The animal protein intake of an average individual in most African and Pacific countries falls between 8 and 15 g per day (Ogunsipe et al. 2017), which is far below 65 g per day; of this, 36 g (i.e. 55.3%) should come from animal sources recommended by FAO (2008). This could partly be as a result of high cost of finished feed due to increase in the price of conventional feed ingredients and consequent rise in the cost of animal protein beyond the purchasing power of most people in these regions (Oloruntola et al. 2016a). Since feed cost ranged between 60 to 65% of the total cost of production for monogastric animals under intensive system (Nworgu et al. 1999; Adegbenro et al. 2017), it is believed that replacing some of the expensive and import-dependent conventional feed ingredients in part or wholly will go a long way to reducing the production cost and increase the animal protein intake in Nigeria.

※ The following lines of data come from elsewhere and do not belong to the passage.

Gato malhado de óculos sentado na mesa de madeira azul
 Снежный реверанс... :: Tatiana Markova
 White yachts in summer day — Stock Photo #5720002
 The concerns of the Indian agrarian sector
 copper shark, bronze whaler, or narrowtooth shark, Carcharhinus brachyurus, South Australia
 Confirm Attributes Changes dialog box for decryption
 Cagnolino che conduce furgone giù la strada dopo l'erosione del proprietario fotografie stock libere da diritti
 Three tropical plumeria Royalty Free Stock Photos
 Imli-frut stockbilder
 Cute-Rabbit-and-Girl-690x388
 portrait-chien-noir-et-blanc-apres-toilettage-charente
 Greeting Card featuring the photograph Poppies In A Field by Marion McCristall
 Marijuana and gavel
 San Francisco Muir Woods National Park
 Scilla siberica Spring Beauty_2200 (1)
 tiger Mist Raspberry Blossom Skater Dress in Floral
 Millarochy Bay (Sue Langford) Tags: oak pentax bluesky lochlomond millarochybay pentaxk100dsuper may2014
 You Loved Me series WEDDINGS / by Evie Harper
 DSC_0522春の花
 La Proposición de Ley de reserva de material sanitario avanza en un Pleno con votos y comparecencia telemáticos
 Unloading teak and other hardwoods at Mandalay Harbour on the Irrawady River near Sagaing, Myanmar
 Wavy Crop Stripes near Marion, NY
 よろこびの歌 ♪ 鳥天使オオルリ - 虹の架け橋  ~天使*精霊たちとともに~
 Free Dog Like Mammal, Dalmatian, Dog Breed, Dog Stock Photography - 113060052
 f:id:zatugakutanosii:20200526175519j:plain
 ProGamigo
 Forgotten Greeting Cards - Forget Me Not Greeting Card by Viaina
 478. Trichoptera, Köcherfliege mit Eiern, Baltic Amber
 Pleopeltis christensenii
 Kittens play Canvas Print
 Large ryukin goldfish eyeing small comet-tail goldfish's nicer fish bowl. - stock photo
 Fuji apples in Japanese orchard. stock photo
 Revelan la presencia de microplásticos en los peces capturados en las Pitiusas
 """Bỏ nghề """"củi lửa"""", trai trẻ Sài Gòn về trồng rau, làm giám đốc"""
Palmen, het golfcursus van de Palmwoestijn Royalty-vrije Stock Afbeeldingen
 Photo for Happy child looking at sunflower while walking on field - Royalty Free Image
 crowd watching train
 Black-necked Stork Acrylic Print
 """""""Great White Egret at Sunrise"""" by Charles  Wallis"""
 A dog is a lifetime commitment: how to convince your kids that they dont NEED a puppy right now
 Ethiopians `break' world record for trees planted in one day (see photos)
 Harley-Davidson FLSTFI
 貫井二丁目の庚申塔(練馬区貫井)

Processed by-products of cocoa harvesting industry have been reported as a suitable replacement for some conventional feedstuff in monogastric production (Eghosa et al. 2010; Ogunsipe et al. 2017). Cocoa pod husk forms about 80% of cocoa fruit and between 0.8 and 1.0 million tons of cocoa pod husk are generated annually in Nigeria, most of which are considered a waste except for the very negligible quantity being used in local soap making (Adeyeye et al. 2016).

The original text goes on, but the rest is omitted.